We reviewed the text and instant messages sent and received by the Handling Agent, the co-case Handling Agent, and the SSA for this CHS, which reflect their support for Trump in the 2016 elections. On November 9, the day after the election, the SSA contacted another FBI employee via an instant messaging program to discuss some recent CHS reporting regarding the Clinton Foundation and offered that “if you hear talk of a special prosecutor .. .I will volunteer to work [on] the Clinton Foundation.” The SSA’s November 9, 2016 instant messages also stated that he “was so elated with the election” and compared the election coverage to “watching a Superbowl comeback.” The SSA explained this comment to the OIG by saying that he “fully expected Hillary Clinton to walk away with the election. But as the returns [came] in … it was just energizing to me to see …. [because] I didn’t want a criminal to be in the White House.”
On November 9, 2016, the Handling Agent and co-case Handling Agent for this CHS also discussed the results of the election in an instant message exchange that reads:
Handling Agent: “Trump!”
Co-Case Handling Agent: “Hahaha. Shit just got real.”
Handling Agent: “Yes it did.”
Co-Case Handling Agent: “I saw a lot of scared MFers on … [my way to work] this morning. Start looking for new jobs fellas. Haha.”
Handling Agent: “LOL”
Co-Case Handling Agent: “Come January I’m going to just get a big bowl of popcorn and sit back and watch.”
Handling Agent: “That’s hilarious!” [my emphasis]
This exchange is similar to the texts that Durham uses to implicate Peter Strzok, Lisa Page, or Kevin Clinesmith. But in this case, this agent was directly handling an informant targeting the actual candidate during the election.

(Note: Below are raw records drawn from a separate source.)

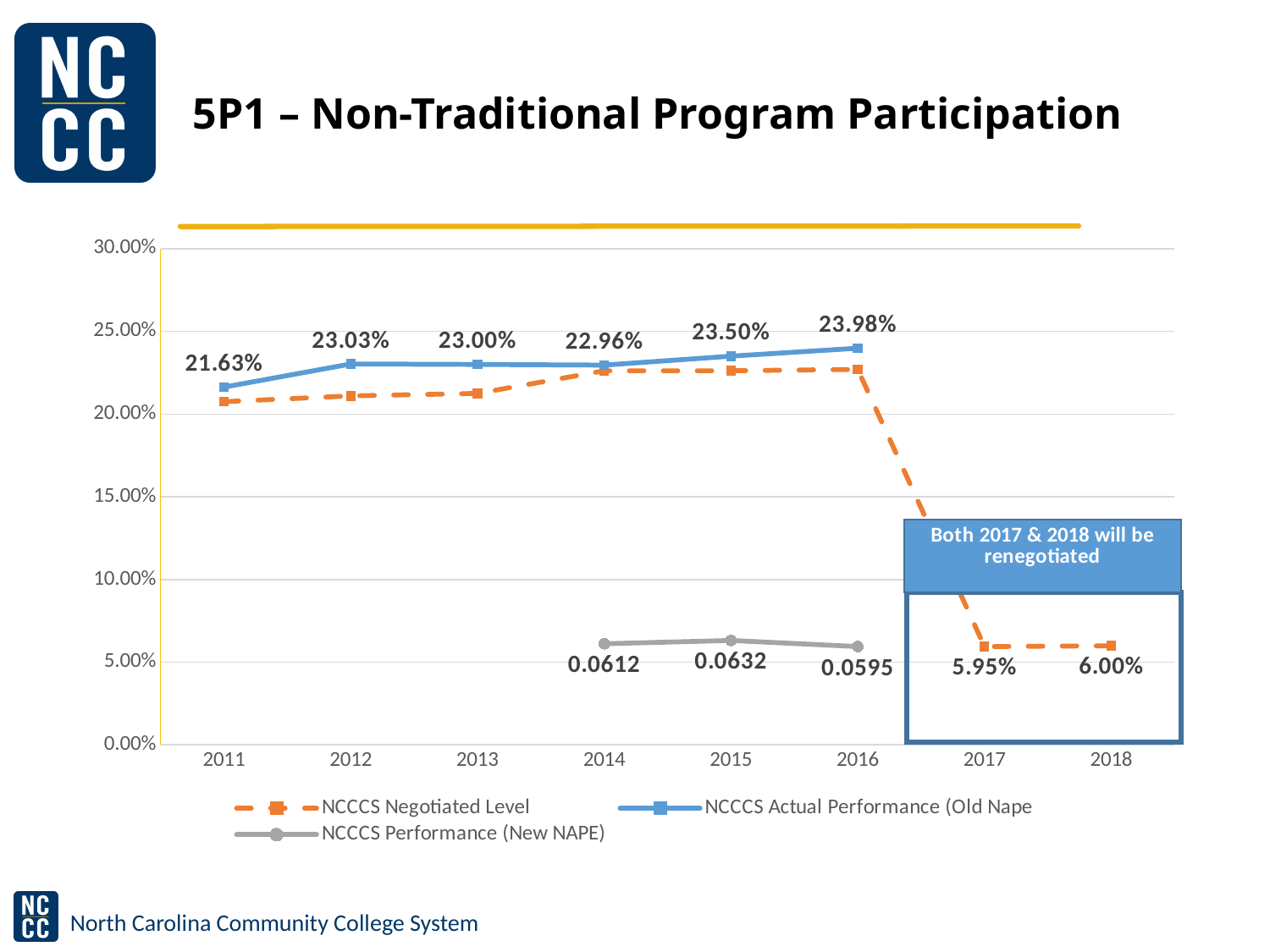
In which year was the NCCCS Actual Performance (Old Nape) highest? 2016 How many series does the legend list? 3 How many years are shown on the x axis? 8 What is the difference between the NCCCS Actual Performance (Old Nape) in 2016 and in 2011? 2.35% What is the NCCCS Performance (New NAPE) value for 2015? 0.0632 What was the NCCCS Actual Performance (Old Nape) value in 2016? 23.98% What was the NCCCS Actual Performance (Old Nape) value in 2011? 21.63% In which year was the NCCCS Actual Performance (Old Nape) lowest? 2011 What is the NCCCS Negotiated Level for 2018? 6.00% Which is larger, the NCCCS Performance (New NAPE) value in 2014 or in 2016? 2014 Is the NCCCS Negotiated Level for 2011 greater or less than 25.00%? less What kind of chart is shown on the slide? line chart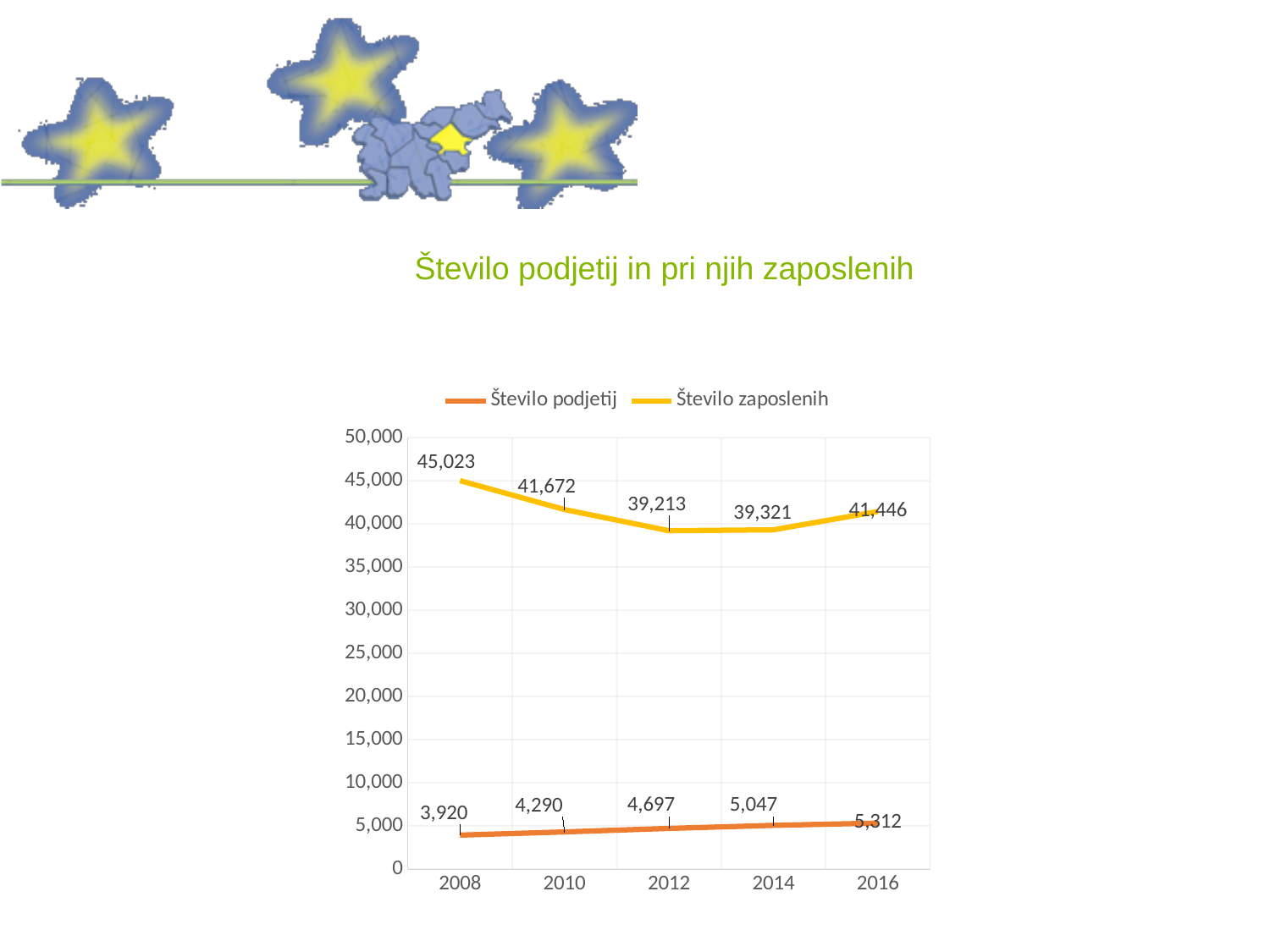
Does Število podjetij rise or fall from 2008 to 2016? rise What is the value of Število podjetij in 2016? 5,312 Which is larger: Število zaposlenih in 2010 or in 2014? 2010 How many years are shown on the x axis? 5 What is the value of Število zaposlenih in 2008? 45,023 In which year is Število podjetij highest? 2016 What is the difference between Število podjetij in 2016 and in 2008? 1,392 What kind of chart is shown on the slide? line chart What is the difference between Število zaposlenih in 2008 and in 2016? 3,577 How many series does the legend list? 2 What is the value of Število zaposlenih in 2012? 39,213 In which year is Število zaposlenih lowest? 2012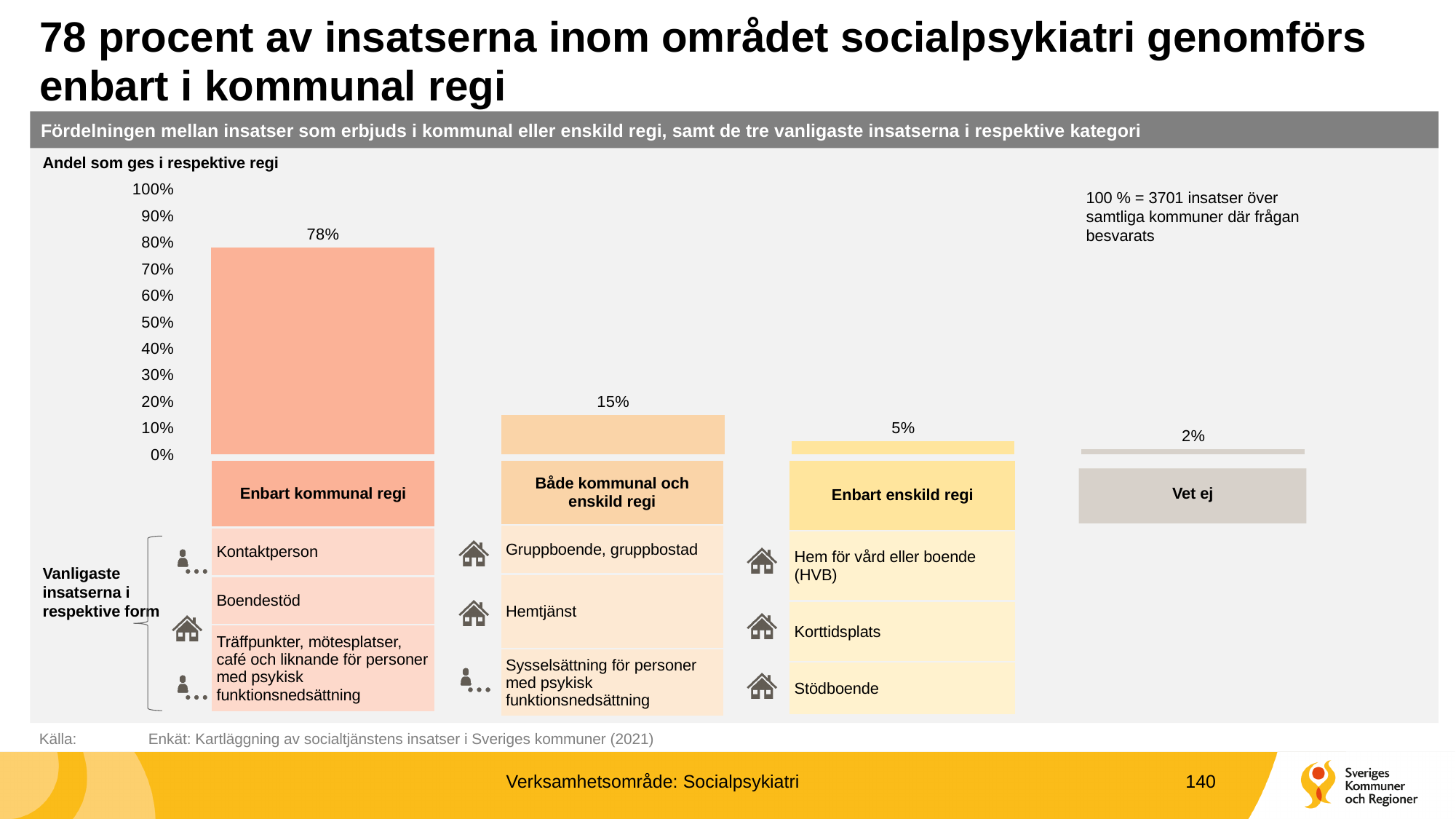
What is the value for Enbart kommunal regi? 78% Which is larger, the value for Enbart enskild regi or the value for Vet ej? Enbart enskild regi Is the value for Både kommunal och enskild regi greater or less than 20%? less What is the value for Vet ej? 2% According to the note on the chart, how many insatser does 100% correspond to? 3701 What is the difference between the values for Enbart kommunal regi and Både kommunal och enskild regi? 63 percentage points What is the value for Enbart enskild regi? 5% What kind of chart is shown on the slide? bar chart Which category has the highest value? Enbart kommunal regi What is the value for Både kommunal och enskild regi? 15% How many categories are shown in the chart? 4 Which category has the lowest value? Vet ej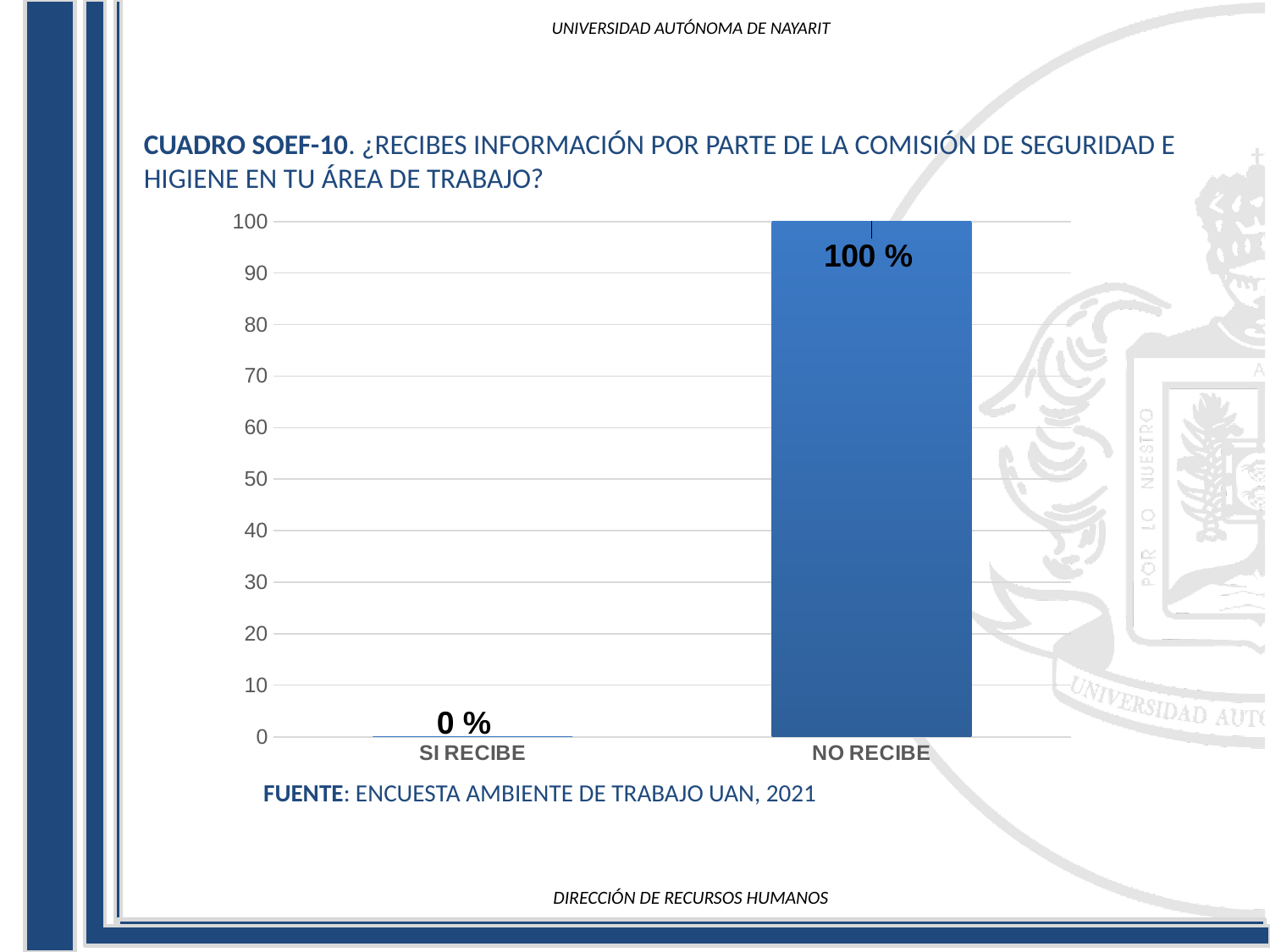
What is the highest value shown on the vertical axis? 100 What source is cited below the chart? ENCUESTA AMBIENTE DE TRABAJO UAN, 2021 What is the difference between the values for NO RECIBE and SI RECIBE? 100 % Which category has the highest value? NO RECIBE Which category has the lowest value? SI RECIBE Which is larger, the value for SI RECIBE or the value for NO RECIBE? NO RECIBE Is the value for NO RECIBE greater or less than 50? greater What kind of chart is shown on the slide? bar chart What is the value for NO RECIBE? 100 % How many categories are shown on the x axis? 2 What is the value for SI RECIBE? 0 %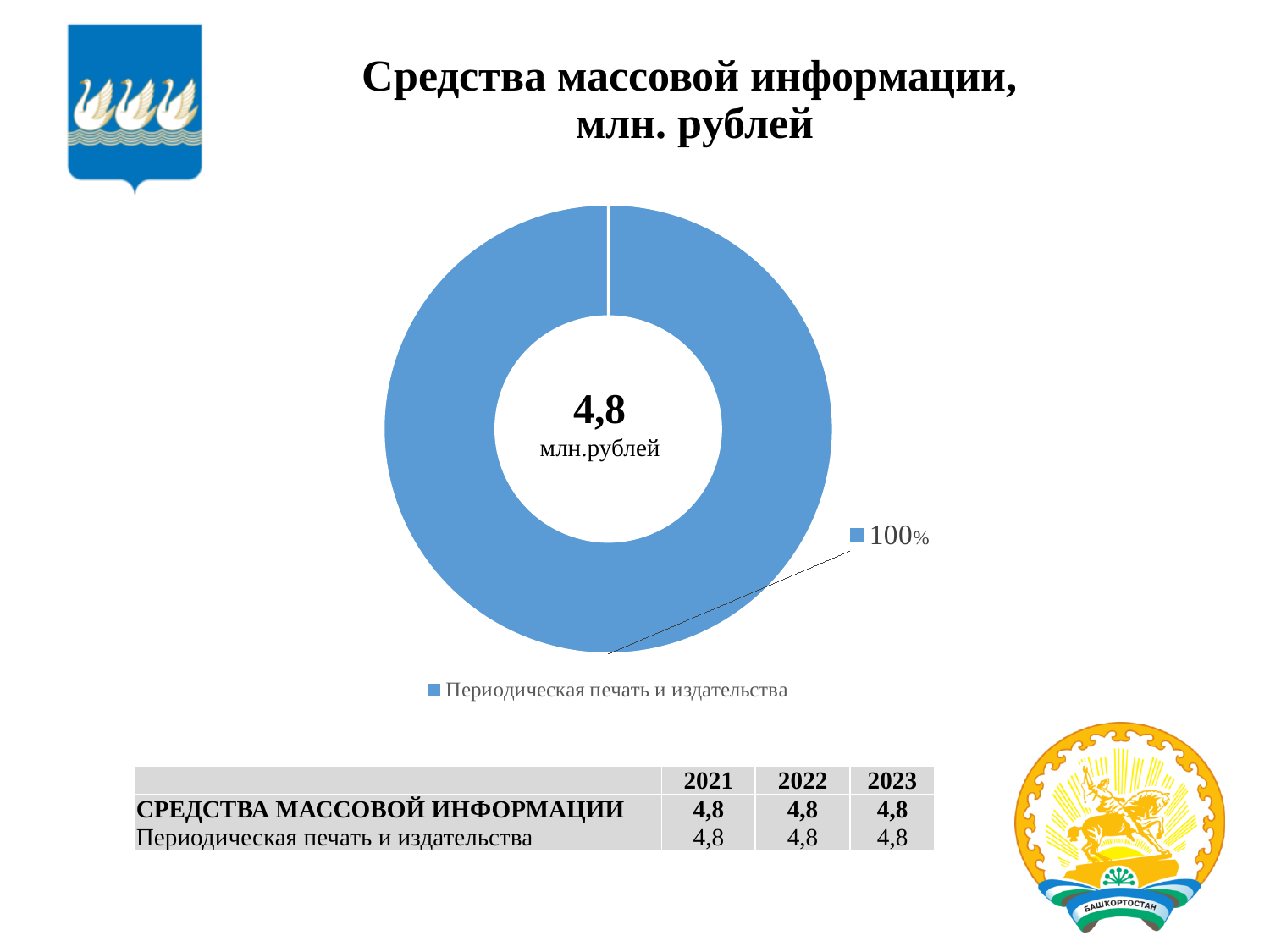
What is the name of the only category shown in the chart legend? Периодическая печать и издательства What value is printed in the centre of the doughnut chart? 4,8 млн.рублей Is the total value shown in the centre of the doughnut chart greater or less than 5 million rubles? less How many slices does the doughnut chart have? 1 What kind of chart is shown on the slide? Doughnut (pie) chart What is the title of the chart on the slide? Средства массовой информации, млн. рублей How many entries does the chart legend list? 1 What share of the doughnut chart does the slice 'Периодическая печать и издательства' take? 100% What percentage label is attached to the single slice of the doughnut chart? 100%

8. The response to Mike Flynn’s lies about Sergey Kislyak. In retrospect, another significant thing missing from this report is the investigation into how, in early 2017, the FBI responded to Mike Flynn’s lies about speaking with Sergey Kislyak. We know that Durham did investigate this. Much of what he investigated was handed to Jeffrey Jensen to launder into the effort to overturn the Flynn prosecution. But Durham doesn’t even whitewash the ultimate charges against Flynn, as he does, to hilarious effect, with George Papadopoulos. There’s nothing more than a passing reference to discomfort from investigators that could pertain to this investigative effort. I’m not sure what to make of its absence. It’s possible it was too closely related to the blow-up with Nora Dannehy. Possibly, the interim report the team drafted without her knowledge focused on Flynn and she debunked it, meaning there’s a prosecutorial judgment somewhere that undermines the claims Barr and others made. Possibly, the games Barr played after that — including the release of a Bill Barnett 302 that conflicted in key ways with the public record — have made those claims untenable. Whatever the reason, its absence in this report is notable.
There’s a lot more that’s missing from this report. But if Durham were to fill just a few of these critical gaps, the whole thing would crumble.
Update: Added an eighth missing item, the Mike Flynn prong of the investigation. Subsequently fixed Jensen’s first name.